Publié le 22 juin 2026
La Cour constitutionnelle a reçu deux nouvelles demandes d’annulation de la taxe sur les plus-values. Un des griefs porte sur l’apport d’actions à une société.
Les recours contre l’impôt sur les plus-values s’empilent. Deux contribuables ont déposé de nouvelles demandes d’annulation de la loi instaurant la taxe sur les plus-values auprès de la Cour constitutionnelle ces dernières semaines, d’après les données publiées par la haute juridiction sur son site internet. Ces recours s’ajoutent aux trois procédures déjà recensées précédemment, ainsi qu’à celle qu’ont annoncée plusieurs entreprises.
Parmi les griefs invoqués à l’appui des nouveaux recours figure notamment une potentielle discrimination lors d’un « échange et apport d’actions » à une société. L’un des plaignants attaque aussi une « obligation de divulgation » résultant de la taxe.
En tout, on recense donc désormais six recours introduits ou annoncés contre ce prélèvement sur les gains réalisés lors de la revente d’actifs financiers. Ce ne sont peut-être pas les derniers car la période utile pour agir devant la Cour constitutionnelle court jusqu’au 21 octobre, soit six mois après la publication de la loi au Moniteur belge.
Apport d’actions exonéré mais d’autres apports non
L’un des arguments invoqués dans les recours semble viser l’exonération de taxe sur les plus-values en cas d’apport à une société en échange d’actions de celle-ci. Cette exonération se justifie parce que l’actionnaire qui réalise l’apport ne reçoit pas, en échange, de liquidités permettant d’acquitter la taxe, mais bien de nouvelles actions.
Cependant, la loi n’exonère de la taxe sur les plus-values que « l’apport d’actions ou de parts ». « L’apport d’autres actifs financiers dans une société sera ainsi soumis à l’impôt sur les plus-values et ce, même si l’actionnaire ne reçoit pas de liquidités pour financer ledit impôt », explique Grégory Homans, associé gérant du cabinet d’avocats Dekeyser & Associés.
Autrement dit, si on apporte un portefeuille de titres composé d’obligations, de bons de caisse, d’options ou autres, la taxe sera bien applicable. « Ce type d’apport se présente fréquemment pour les apports à une société simple », relève Me Homans.
Informations transmises au fisc
La différence de traitement entre l’apport d’actions ou de parts et l’apport d’autres actifs est-elle justifiable? « Le gouvernement tente de justifier la limitation de l’exonération aux apports d’actions ou de parts par le fait que cela correspond à la pratique suivie dans le cadre de la directive sur les fusions, qui limite la neutralité fiscale aux actions », observe Grégory Homans. « Cette justification semble fragile.

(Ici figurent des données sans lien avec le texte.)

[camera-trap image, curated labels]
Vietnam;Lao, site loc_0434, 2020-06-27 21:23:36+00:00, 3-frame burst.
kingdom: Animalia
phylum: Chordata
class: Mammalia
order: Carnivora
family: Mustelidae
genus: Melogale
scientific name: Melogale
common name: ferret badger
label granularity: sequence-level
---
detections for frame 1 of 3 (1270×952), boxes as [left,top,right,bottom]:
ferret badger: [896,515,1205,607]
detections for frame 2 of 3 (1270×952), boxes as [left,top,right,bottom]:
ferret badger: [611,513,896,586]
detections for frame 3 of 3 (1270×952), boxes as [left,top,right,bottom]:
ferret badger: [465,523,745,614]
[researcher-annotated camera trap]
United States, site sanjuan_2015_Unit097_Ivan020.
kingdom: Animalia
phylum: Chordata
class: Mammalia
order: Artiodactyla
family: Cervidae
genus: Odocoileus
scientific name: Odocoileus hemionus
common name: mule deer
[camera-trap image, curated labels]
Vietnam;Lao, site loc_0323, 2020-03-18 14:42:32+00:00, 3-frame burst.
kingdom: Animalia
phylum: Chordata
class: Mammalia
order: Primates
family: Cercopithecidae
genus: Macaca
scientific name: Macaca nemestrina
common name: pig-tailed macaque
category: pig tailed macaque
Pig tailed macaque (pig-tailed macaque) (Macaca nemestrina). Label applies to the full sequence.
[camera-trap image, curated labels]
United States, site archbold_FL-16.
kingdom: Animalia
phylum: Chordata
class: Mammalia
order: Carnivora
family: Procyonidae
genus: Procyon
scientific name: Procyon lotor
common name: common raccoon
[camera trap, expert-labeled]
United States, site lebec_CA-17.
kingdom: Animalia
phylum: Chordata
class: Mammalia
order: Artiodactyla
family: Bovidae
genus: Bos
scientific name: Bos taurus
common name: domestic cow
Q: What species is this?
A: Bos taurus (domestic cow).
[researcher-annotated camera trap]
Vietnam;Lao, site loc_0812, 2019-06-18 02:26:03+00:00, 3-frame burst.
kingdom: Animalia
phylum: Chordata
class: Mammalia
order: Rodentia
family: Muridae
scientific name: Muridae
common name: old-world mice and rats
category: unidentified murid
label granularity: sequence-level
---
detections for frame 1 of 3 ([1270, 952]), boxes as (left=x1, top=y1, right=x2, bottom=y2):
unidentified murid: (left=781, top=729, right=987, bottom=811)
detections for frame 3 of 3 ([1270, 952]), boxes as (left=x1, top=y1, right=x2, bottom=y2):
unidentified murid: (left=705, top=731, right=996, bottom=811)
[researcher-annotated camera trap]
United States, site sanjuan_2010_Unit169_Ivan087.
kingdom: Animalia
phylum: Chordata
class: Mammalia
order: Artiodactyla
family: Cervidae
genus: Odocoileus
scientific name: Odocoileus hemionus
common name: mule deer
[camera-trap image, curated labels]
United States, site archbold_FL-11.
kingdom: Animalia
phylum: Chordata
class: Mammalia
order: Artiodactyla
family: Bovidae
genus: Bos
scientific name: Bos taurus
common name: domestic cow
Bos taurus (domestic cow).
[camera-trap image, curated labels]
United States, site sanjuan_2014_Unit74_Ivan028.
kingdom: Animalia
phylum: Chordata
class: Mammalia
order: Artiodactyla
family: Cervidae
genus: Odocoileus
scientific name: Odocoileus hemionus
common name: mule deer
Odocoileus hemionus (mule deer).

Il n’est pas exclu que cette différence de traitement puisse être soulevée devant la Cour constitutionnelle. »
Par ailleurs, l’un des requérants devant la haute juridiction critique une « obligation de divulgation » dans le cadre de la taxe sur les plus-values. Cet impôt est, en principe, prélevé à la source par l’intermédiaire financier, par voie de précompte mobilier. Cette retenue à la source permet au contribuable investisseur de rester anonyme: l’administration fiscale n’a pas connaissance de son identité.
Dans plusieurs circonstances, les plus-values du contribuable doivent toutefois être dévoilées au fisc. Par exemple, s’il veut déduire des moins-values pour limiter l’impôt, ou encore s’il souhaite voir s’appliquer l’exonération de 10.000 euros, il devra mentionner les plus-values concernées dans sa déclaration fiscale.
Autre cas de figure: si l’investisseur a activé l’opt-out, la taxe n’est pas prélevée à la source mais l’établissement financier transmettra des informations à l’administration. Cette obligation de divulgation d’informations pose-t-elle un problème au regard des principes fondamentaux? La Cour constitutionnelle devra aussi examiner ce point.
Le résumé
- Deux nouvelles demandes d’annulation de la taxe sur les plus-valuessont parvenues à la Cour constitutionnelle ces dernières semaines.
- Un plaignant attaque l’exonération en cas d’apportà une société, applicable aux actions mais pas à d’autres actifs.
- Un autre grief porte sur une « obligation de divulgation » d’informations au fisc.